(Records excerpted from a collection)
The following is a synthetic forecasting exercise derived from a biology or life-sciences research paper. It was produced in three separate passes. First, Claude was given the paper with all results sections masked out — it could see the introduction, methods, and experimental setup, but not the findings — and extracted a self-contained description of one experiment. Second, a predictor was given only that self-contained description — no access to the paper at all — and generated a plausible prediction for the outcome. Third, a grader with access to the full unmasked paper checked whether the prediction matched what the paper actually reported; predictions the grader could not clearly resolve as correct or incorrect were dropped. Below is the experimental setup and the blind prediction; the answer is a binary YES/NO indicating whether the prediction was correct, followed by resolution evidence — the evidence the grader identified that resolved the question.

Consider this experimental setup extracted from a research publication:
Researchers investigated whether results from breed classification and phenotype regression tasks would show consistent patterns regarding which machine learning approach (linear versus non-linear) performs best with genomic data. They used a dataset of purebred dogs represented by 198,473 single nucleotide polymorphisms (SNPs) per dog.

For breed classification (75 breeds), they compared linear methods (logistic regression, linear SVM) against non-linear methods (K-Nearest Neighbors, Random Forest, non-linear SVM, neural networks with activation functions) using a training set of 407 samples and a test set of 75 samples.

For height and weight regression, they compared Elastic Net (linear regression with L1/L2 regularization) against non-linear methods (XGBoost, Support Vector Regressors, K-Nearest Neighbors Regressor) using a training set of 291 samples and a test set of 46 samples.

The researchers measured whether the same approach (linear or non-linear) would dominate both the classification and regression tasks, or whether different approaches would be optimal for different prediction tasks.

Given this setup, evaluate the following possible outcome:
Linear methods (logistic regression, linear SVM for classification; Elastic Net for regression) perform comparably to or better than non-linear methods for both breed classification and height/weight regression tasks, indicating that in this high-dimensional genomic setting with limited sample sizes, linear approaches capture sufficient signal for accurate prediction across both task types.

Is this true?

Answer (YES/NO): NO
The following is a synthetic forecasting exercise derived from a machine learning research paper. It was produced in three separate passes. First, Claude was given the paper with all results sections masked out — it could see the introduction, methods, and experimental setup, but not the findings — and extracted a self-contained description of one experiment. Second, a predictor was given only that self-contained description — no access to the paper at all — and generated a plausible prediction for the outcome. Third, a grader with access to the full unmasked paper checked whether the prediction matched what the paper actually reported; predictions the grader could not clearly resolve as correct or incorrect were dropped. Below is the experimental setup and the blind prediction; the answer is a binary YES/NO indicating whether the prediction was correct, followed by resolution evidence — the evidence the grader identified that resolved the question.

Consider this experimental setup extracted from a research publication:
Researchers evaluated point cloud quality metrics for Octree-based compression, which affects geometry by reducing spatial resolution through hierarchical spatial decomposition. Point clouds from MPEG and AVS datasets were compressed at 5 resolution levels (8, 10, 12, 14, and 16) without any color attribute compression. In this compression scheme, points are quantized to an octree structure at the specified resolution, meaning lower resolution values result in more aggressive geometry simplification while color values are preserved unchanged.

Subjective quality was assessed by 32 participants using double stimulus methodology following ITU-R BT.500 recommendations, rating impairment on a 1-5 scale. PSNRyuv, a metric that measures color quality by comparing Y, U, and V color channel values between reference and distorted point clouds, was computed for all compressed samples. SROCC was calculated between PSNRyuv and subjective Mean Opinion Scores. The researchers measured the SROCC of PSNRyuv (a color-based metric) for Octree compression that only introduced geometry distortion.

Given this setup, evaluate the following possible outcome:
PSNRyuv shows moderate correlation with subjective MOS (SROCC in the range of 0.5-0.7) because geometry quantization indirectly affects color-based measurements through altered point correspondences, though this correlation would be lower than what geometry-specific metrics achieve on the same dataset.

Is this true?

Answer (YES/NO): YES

* * *

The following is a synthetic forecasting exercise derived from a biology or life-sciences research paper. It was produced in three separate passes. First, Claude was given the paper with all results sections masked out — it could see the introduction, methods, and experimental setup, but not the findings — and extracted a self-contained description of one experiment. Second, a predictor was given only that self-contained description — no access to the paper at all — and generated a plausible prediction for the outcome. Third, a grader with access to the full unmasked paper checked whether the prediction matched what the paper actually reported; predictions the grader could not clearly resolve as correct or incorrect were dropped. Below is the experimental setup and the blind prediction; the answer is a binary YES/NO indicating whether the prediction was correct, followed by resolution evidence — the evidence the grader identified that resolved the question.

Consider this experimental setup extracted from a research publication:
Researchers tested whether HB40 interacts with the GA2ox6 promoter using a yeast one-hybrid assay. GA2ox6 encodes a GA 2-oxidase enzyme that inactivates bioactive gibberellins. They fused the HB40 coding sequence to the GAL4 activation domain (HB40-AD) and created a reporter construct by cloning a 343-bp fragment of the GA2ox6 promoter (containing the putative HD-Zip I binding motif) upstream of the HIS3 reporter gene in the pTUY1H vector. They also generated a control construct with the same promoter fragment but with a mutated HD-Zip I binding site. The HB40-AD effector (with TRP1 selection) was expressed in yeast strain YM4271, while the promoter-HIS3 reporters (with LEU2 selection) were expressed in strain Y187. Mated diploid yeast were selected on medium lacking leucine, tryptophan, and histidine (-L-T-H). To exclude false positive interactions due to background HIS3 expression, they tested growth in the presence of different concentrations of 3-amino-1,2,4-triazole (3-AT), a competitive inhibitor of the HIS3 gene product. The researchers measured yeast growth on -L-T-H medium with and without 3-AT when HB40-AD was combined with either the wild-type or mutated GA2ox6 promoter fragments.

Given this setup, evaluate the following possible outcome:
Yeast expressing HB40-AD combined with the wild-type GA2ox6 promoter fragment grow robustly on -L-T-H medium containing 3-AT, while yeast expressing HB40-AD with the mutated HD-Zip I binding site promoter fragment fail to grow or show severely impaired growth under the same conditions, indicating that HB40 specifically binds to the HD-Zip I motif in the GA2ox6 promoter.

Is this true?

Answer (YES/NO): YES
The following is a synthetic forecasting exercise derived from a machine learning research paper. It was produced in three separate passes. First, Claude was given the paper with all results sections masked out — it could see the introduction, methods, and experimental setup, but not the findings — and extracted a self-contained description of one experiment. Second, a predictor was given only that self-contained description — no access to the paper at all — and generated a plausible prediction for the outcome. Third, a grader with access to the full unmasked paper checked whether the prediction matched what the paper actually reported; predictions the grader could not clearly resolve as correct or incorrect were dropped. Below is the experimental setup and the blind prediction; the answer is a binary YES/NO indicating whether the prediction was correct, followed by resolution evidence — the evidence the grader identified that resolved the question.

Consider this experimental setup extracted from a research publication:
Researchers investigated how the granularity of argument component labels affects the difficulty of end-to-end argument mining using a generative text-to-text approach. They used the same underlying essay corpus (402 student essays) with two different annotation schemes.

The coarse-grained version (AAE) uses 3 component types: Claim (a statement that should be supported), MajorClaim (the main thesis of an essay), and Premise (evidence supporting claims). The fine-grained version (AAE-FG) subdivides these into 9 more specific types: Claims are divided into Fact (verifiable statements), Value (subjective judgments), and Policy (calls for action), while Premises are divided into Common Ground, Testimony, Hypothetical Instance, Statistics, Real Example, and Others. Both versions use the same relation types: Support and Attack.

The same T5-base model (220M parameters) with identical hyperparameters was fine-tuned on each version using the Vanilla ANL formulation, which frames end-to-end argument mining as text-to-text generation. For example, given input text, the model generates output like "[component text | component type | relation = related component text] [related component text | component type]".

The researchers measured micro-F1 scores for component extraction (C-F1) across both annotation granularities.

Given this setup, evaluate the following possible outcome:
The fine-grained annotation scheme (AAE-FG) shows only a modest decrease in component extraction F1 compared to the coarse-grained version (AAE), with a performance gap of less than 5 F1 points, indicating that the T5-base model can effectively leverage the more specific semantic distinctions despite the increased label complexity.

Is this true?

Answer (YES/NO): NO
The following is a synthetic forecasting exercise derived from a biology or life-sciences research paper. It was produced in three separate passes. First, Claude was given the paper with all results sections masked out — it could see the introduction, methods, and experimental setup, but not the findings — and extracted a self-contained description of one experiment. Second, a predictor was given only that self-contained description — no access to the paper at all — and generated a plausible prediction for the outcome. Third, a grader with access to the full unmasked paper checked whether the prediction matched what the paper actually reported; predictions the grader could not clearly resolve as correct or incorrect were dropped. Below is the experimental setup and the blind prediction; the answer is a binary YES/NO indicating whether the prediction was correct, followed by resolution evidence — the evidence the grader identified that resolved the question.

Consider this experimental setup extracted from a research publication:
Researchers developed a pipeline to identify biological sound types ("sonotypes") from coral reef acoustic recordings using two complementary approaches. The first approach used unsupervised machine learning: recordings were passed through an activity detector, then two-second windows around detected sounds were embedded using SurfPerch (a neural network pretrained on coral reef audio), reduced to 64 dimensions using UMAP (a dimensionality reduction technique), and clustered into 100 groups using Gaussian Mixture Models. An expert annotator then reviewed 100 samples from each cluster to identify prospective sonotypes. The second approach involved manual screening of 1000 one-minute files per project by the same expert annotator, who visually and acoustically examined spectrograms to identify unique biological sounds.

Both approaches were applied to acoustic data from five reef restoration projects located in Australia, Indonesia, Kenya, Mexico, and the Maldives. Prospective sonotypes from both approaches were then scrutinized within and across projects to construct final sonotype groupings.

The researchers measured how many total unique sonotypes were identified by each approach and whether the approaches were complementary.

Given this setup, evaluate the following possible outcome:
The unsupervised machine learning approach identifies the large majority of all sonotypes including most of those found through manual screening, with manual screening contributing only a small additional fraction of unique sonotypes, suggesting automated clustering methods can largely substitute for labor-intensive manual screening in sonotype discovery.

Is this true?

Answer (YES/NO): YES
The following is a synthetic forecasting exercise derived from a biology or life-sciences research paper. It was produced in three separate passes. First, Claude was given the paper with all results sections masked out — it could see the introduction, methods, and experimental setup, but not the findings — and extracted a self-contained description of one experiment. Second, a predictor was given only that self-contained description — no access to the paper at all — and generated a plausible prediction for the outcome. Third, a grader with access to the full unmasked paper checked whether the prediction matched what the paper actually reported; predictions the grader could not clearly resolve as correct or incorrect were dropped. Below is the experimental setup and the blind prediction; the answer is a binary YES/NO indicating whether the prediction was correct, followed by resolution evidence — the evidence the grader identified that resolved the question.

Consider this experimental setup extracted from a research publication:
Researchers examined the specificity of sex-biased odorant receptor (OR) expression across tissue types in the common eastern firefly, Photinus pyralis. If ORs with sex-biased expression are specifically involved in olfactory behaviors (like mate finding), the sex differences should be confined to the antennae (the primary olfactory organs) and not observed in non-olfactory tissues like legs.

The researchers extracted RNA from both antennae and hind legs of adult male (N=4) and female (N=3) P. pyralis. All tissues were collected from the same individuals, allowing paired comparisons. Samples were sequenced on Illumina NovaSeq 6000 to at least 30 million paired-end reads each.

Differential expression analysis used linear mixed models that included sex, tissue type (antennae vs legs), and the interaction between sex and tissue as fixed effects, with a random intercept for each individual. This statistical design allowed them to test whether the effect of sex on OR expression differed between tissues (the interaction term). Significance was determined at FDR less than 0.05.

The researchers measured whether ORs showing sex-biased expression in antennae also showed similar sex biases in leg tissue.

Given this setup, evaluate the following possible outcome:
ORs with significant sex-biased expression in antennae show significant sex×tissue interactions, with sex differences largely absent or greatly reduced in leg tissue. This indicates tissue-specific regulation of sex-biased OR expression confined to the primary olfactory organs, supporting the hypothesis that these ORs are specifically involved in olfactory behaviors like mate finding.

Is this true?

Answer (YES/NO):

Your task: Say how many lines in the data hold the string "clouds", and write nothing else.

Response box: 2